By: Derek Hawkins//September 12, 2016//
7th Circuit Court of Appeals
Case Name: United States of America v. Justin Edwards; United States of America v. Ryan Pouliot
Case No.: 15-2373; 152374; 15-2552
Officials: POSNER, MANION, and SYKES, Circuit Judges.
Focus: Sentencing – Ehancement
Appellant’s argue that prior burglary conviction does not count as crime of violence.

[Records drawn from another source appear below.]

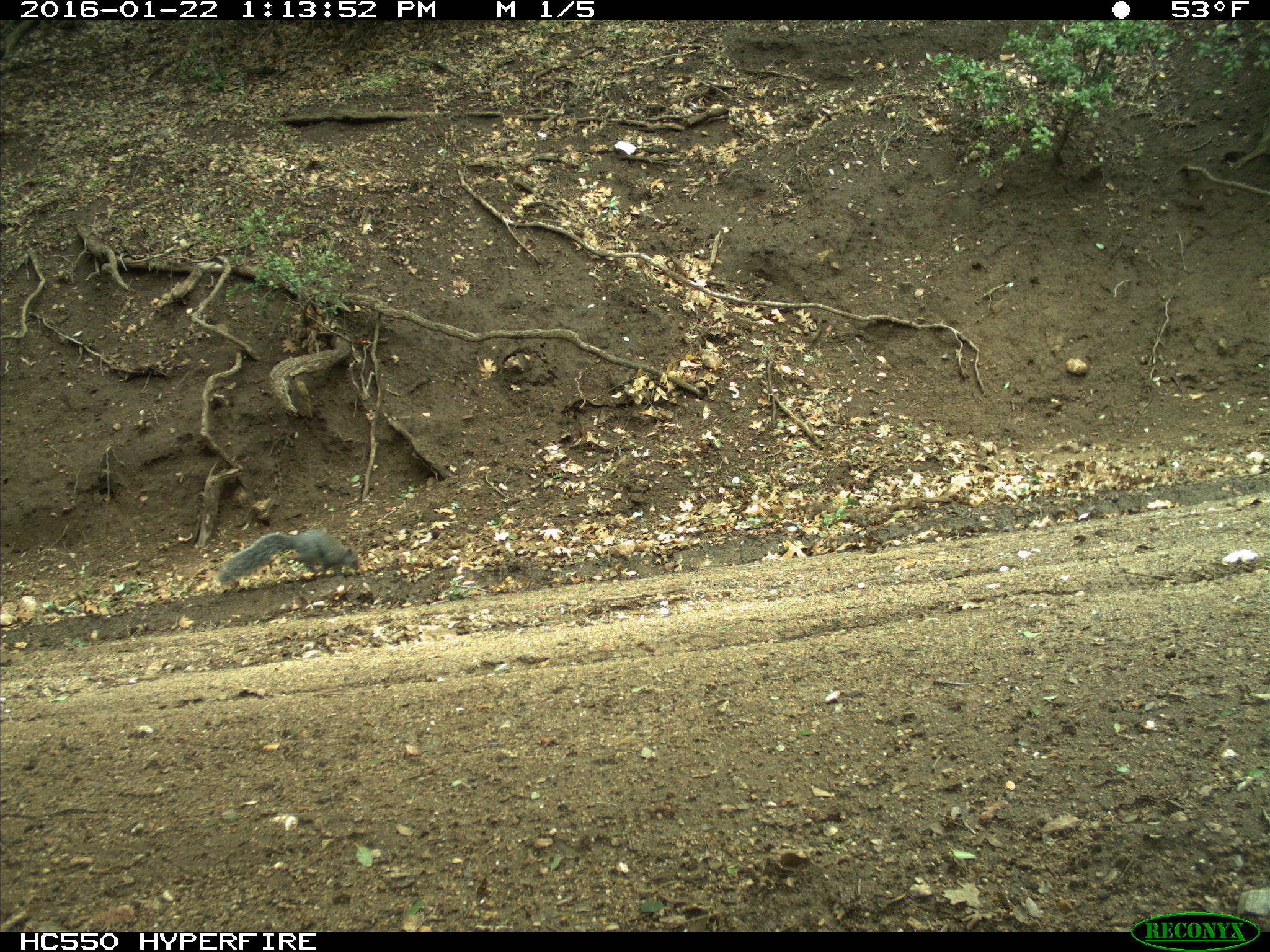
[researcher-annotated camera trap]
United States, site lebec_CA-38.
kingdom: Animalia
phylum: Chordata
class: Mammalia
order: Rodentia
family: Sciuridae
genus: Sciurus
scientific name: Sciurus carolinensis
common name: eastern gray squirrel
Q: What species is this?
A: Sciurus carolinensis (eastern gray squirrel).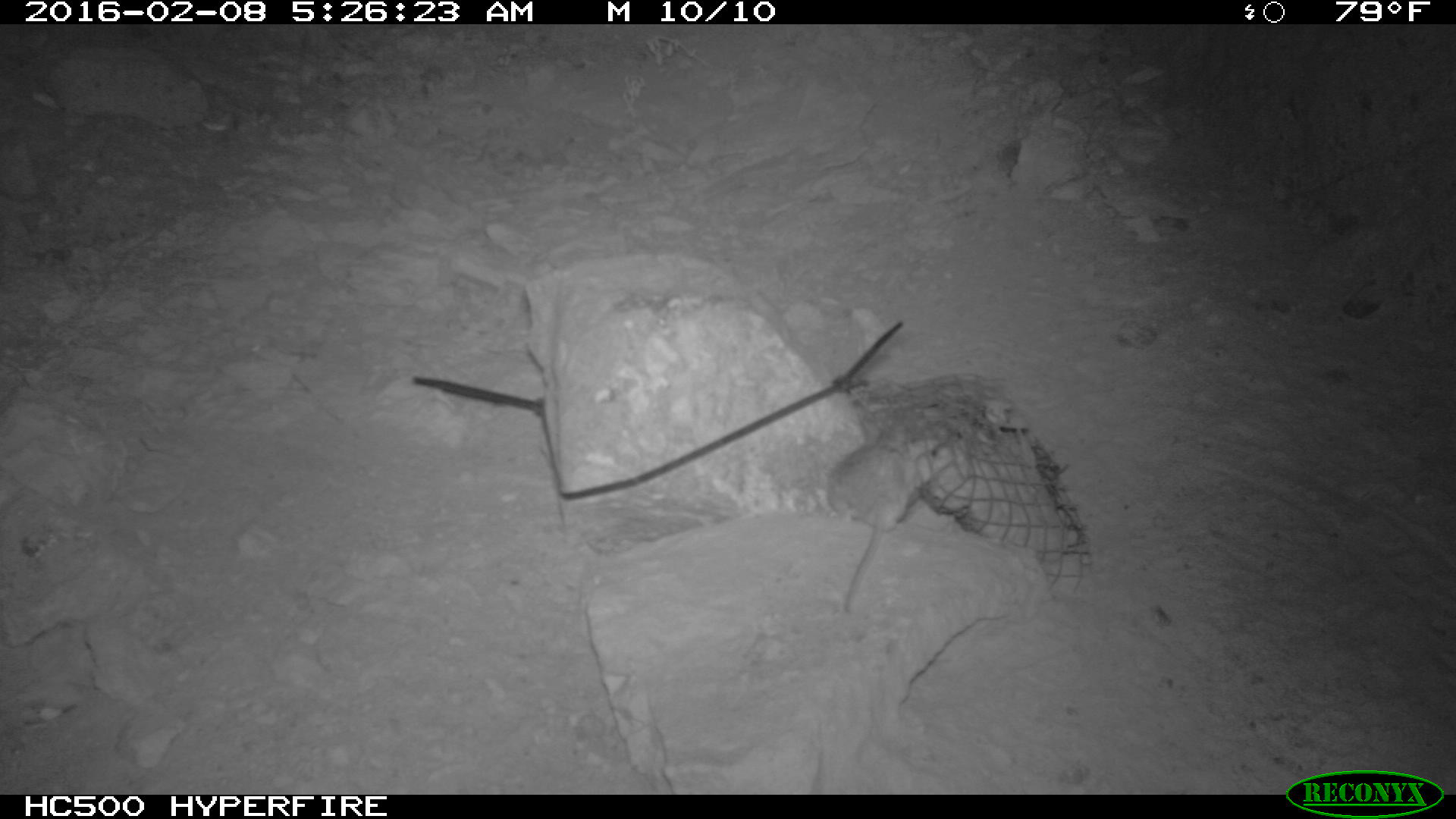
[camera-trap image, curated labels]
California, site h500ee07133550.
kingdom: Animalia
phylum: Chordata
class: Mammalia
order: Rodentia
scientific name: Rodentia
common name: rodent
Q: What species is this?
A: Rodent (Rodentia).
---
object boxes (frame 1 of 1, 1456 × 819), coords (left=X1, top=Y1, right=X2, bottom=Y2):
rodent: (left=824, top=427, right=924, bottom=617)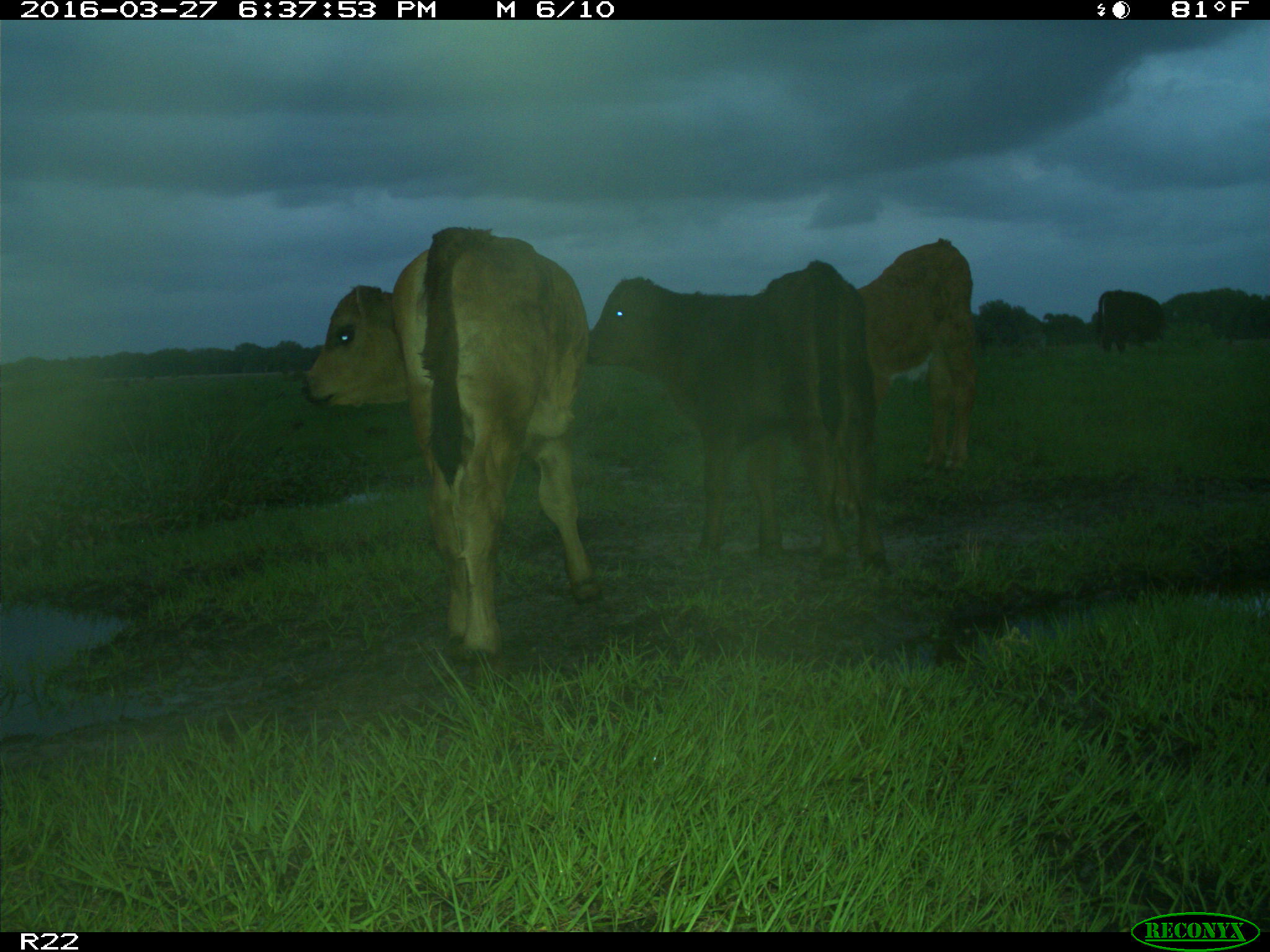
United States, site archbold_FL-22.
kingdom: Animalia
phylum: Chordata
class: Mammalia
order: Artiodactyla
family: Bovidae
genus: Bos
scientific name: Bos taurus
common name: domestic cow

“These two appeals illustrate a practical difficulty that can arise in applying the Mathis/Descamps rule. In the state-court proceedings against Edwards and Pouliot, the complaint and information specify that each defendant was charged with burgling a dwelling. If Wisconsin law required that all facts alleged in the charging documents be proved to a jury beyond a reasonable doubt, we could conclude that “dwelling” is an element. But because the charging documents may allege additional facts, the inclusion of “dwelling” tells us nothing about whether it’s an element of burglary or simply a factual description of the type of enclosed structure the defendant entered. Edwards’s plea colloquy is similarly unhelpful: It includes a recitation of the “elements of burglary as they apply to [Edwards’s] case.” (Emphasis added.) In short, the record materials simply do not speak to whether “building” and “dwelling” are elements or means. Left with only the text and structure of Wisconsin’s burglary statute, we conclude that subsection (a) lists alternative means rather than elements and is therefore indivisible. That conclusion resolves this appeal: The elements of the crime of conviction “cover a greater swath of conduct” than the elements of the Guidelines offense, so the defendants’ burglary convictions cannot serve as predicate offenses under § 2K2.1(a). Mathis, 136 S. Ct. at 2251. Edwards and Pouliot are entitled to resentencing.